There is no divorce ceremony. So I made one up.
Clutter isn’t a personal failure.
It’s a signal that life has moved faster than your ability to make meaning from it. The fact that you want to make meaning? That’s a good sign.
Divorce. Job loss. Empty nest. These are seismic events, yet the world expects you to just move on. No ceremony. No witness. No moment where someone looks you in the eye and says: Let’s pause and acknowledge what just happened. You worked at that marriage, that job, that chapter of parenting for years. How could that not leave a trail?
But there’s no divorce ceremony. No job loss ritual. Instead, it’s “Are you dating again?” or “How’s the resume looking?” As if the only thing that matters is what’s next, not everything you’re still carrying from what was.

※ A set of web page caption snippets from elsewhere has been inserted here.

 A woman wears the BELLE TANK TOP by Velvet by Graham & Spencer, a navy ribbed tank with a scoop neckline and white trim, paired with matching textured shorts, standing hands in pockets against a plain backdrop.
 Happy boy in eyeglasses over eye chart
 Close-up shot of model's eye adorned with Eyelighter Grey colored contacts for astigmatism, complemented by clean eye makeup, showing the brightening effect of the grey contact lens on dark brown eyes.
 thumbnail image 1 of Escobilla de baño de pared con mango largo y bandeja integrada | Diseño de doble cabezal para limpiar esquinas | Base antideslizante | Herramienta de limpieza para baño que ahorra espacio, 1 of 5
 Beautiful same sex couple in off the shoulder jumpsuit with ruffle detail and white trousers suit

We need rituals for the hard stuff.
After my divorce, and like anyone after a breakup, I quickly got rid of the obvious stuff: “This painting is his, these shoes are mine.” But as the years passed, I started to realize, “Uhh … I appear to have a clutter problem.” This was new for me as it had never been an issue before the divorce.
That’s when I realized it I hadn’t really decluttered. I’d purged but I hadn’t decluttered, symbolically and energetically. So, week by week, I went through everything in the house. It took months. Which makes sense: how could I expect to sort through years of experiences in a matter of days?

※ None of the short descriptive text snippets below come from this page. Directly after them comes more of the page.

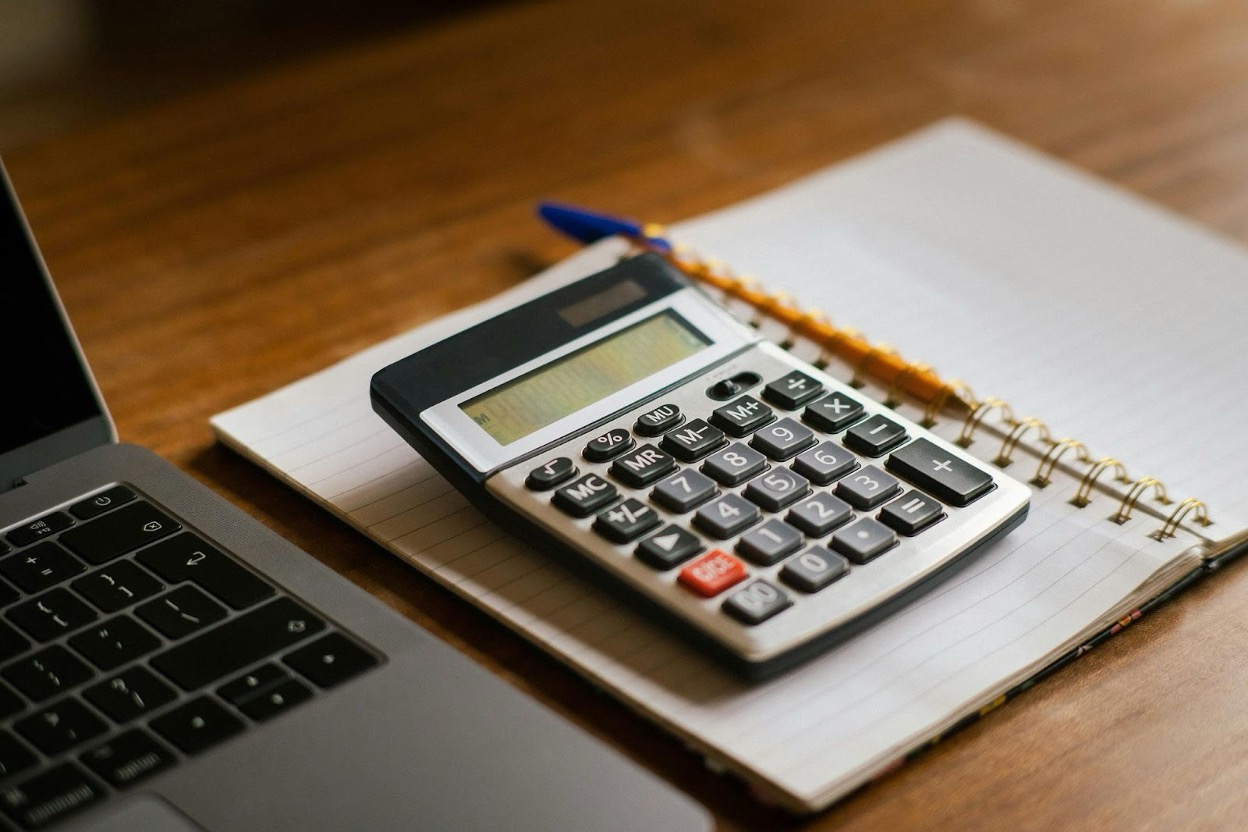 Calculator on a notebook beside a laptop, symbolizing personal financial planning.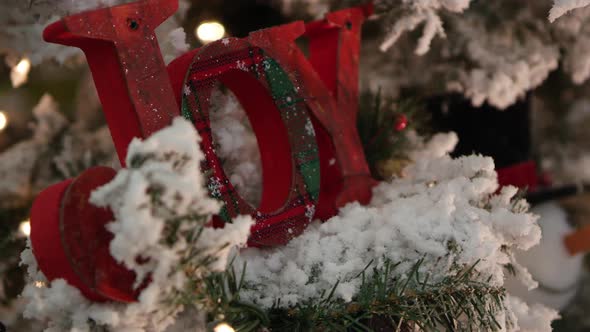 Up close view of wooden joy sign on flocked christmas tree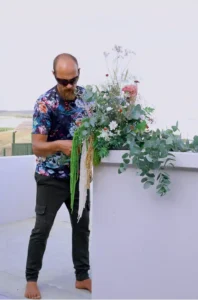 Florist Francois Venter, styling flowers for a wedding in Botrivier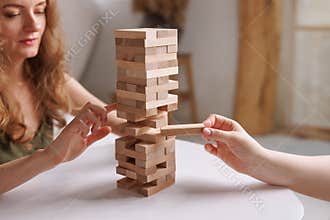 two women playing Jenga board game at home, excitement and relaxation, mind development concept,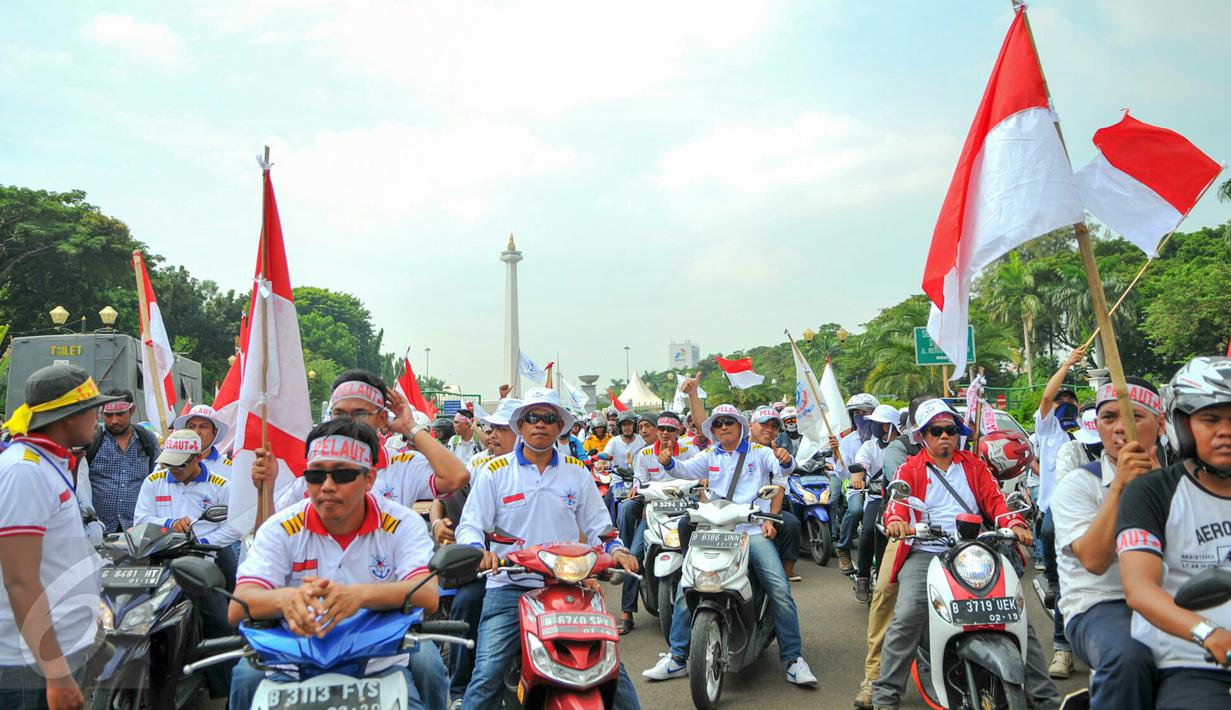 Massa dari Pergerakan Pelaut Indonesia (PPI) membawa atribut bendera ketika berunjuk rasa di Jalan Merdeka Barat, Jakarta, Kamis (12/5). Massa menuntut pemerintah memperhatikan kesejahteraan dan peningkatan upah mereka. (Liputan6.com/Yoppy Renato)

Decluttering became my ceremony. Each item I picked up was a decision about what I wanted to carry forward. Each item I let go of was a vow: This version of my life is over. I’m ready for what’s next.
I still remember when I could finally get a new refrigerator. He’d bought the old one which, looking back, was symbolic of his approach to most things. It was cheap and it didn’t work very well. I’ll leave it at that.
But here’s what the ritual taught me: I didn’t just let it go out of spite. I let it go because I finally understood what I actually wanted. I wanted things that are built to last, things with beautiful design, things chosen with intention (that could hold fun magnets!). The old refrigerator had taught me that. And so I passed it on, knowing someone else could make good use of it.
That’s the difference between purging and ritual. Purging is about getting rid of. Ritual is about understanding why, and choosing differently next time.
Decluttering is a rite of passage disguised as a chore.
If you’ve been through a divorce, a loss, a reinvention, and you haven’t decluttered, you’re missing a ritual for which your home is asking. Your home is still holding the weight of what happened. That’s not a character flaw. You’re not messy. You’re mid-transition.
And you need a ritual, not a label maker.